Ia mengatakan kebutuhan kentang, wortel, dan kubis untuk dapur SPPG di Kabupaten Lebak selama ini masih dipasok dari sejumlah daerah di Provinsi Jawa Barat.

Tingginya kebutuhan sayuran untuk mendukung operasional dapur SPPG dinilai membuka pasar baru bagi petani Lebak, sehingga pemerintah daerah mulai memfokuskan pengembangan komoditas tersebut di wilayah yang memiliki kondisi agroklimat sesuai.

Pengembangan sayuran dataran tinggi diarahkan antara lain di Kecamatan Cipanas, Lebakgedong, Cibeber, dan Sobang yang berada di kawasan kaki Taman Nasional Gunung Halimun Salak (TNGHS).

Menurut Rahmat, peningkatan produksi lokal diharapkan secara bertahap dapat mengurangi ketergantungan pasokan dari luar daerah sekaligus memperbesar nilai ekonomi yang berputar di tingkat petani Lebak.

“Kami meyakini pengembangan tanaman sayuran dataran tinggi dapat memenuhi permintaan dapur SPPG,” katanya.

Untuk memperkuat kapasitas produksi, Dinas Pertanian Kabupaten Lebak memberikan pelatihan dan pendampingan kepada kelompok petani, terutama dalam pengembangan sumber daya manusia dan teknik budi daya sayuran dataran tinggi.

Pemerintah daerah juga menyalurkan bantuan sarana produksi dan alat mesin pertanian guna mendukung peningkatan produktivitas petani.

Selain memperkuat sisi produksi, pemerintah daerah mulai menghubungkan hasil panen petani dengan Koperasi Desa Merah Putih (KDMP), SPPG, dan pasar tani agar petani memiliki akses pasar yang lebih luas serta dapat bertemu langsung dengan konsumen.

Skema tersebut diharapkan membentuk rantai pasok pangan lokal yang lebih pendek, sehingga hasil pertanian dapat terserap pasar sekaligus memberikan nilai ekonomi lebih besar kepada petani.

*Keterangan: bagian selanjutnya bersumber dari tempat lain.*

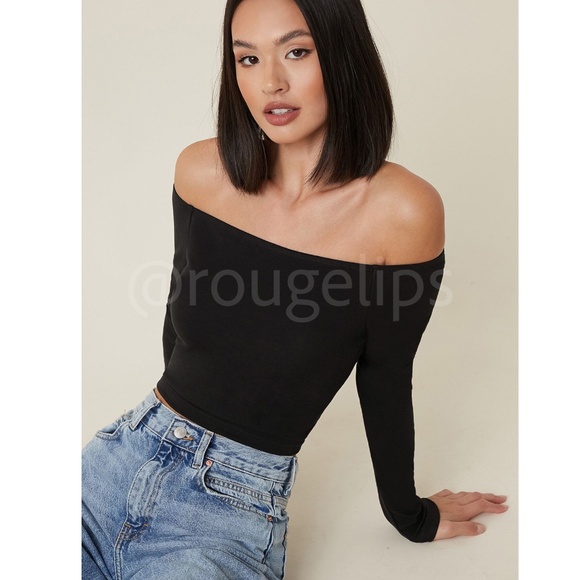 Black Off The Shoulder Long Sleeve Crop Top Fitted  Stretchy - Picture 5 of 8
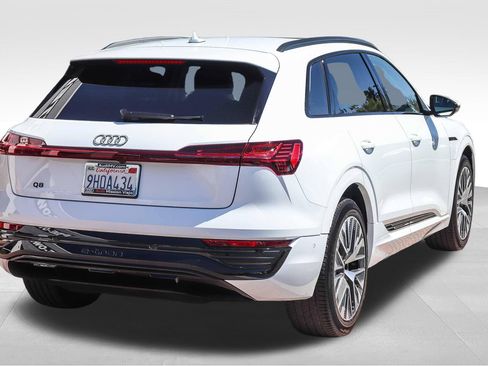 Certified 2024 Audi Q8 e-tron Premium Plus w/ Prestige Package AWD/4WD image 8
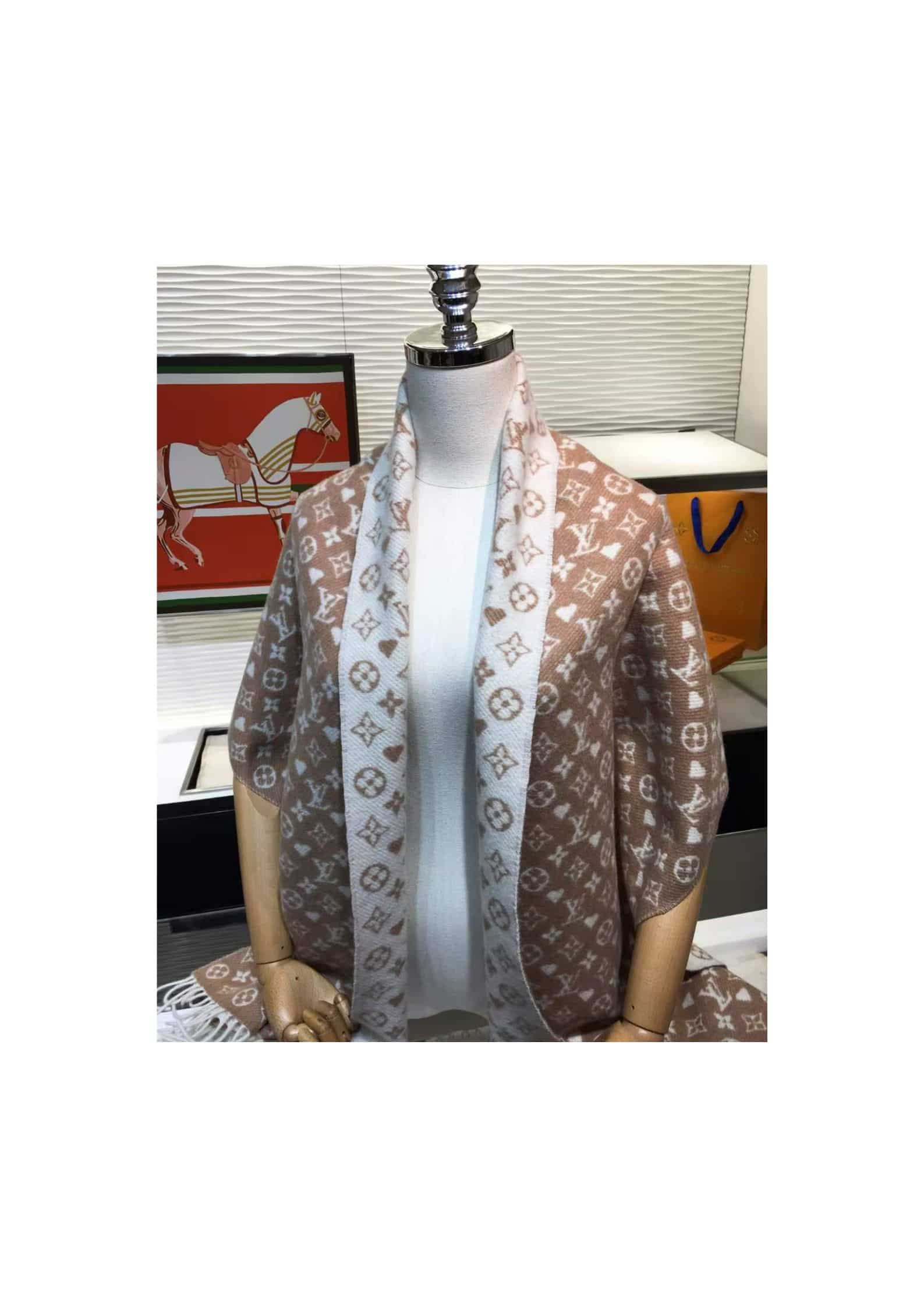 L0vis Vvtt0n Game On Scarf Brown For Women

Rahmat juga mengapresiasi dukungan PT Kereta Api Indonesia yang menyediakan layanan gerbong khusus bagi petani untuk membantu distribusi hasil pertanian menuju pasar di luar daerah, seperti Serang, Tangerang, dan Jakarta.

“Kami juga mengapresiasi PT KAI yang menyediakan gerbong khusus petani untuk memudahkan distribusi hasil pertanian ke pasar luar daerah,” katanya.

Sementara itu, petani di Kecamatan Cibeber mulai mengembangkan komoditas sayuran dataran tinggi, terutama kentang dan wortel.

Mulyadi, petani di Kecamatan Cibeber, mengatakan hasil panen pada tahun lalu masih terbatas untuk memenuhi kebutuhan masyarakat setempat dan belum mampu dipasarkan secara luas ke luar daerah.

Namun, perluasan areal tanam yang kini mencapai puluhan hektare memberikan peluang bagi petani untuk meningkatkan produksi dan masuk ke rantai pasok kebutuhan dapur SPPG.

“Kami berharap panen tanaman sayuran dataran tinggi bisa memenuhi permintaan SPPG hingga pasar luar daerah,” kata Mulyadi.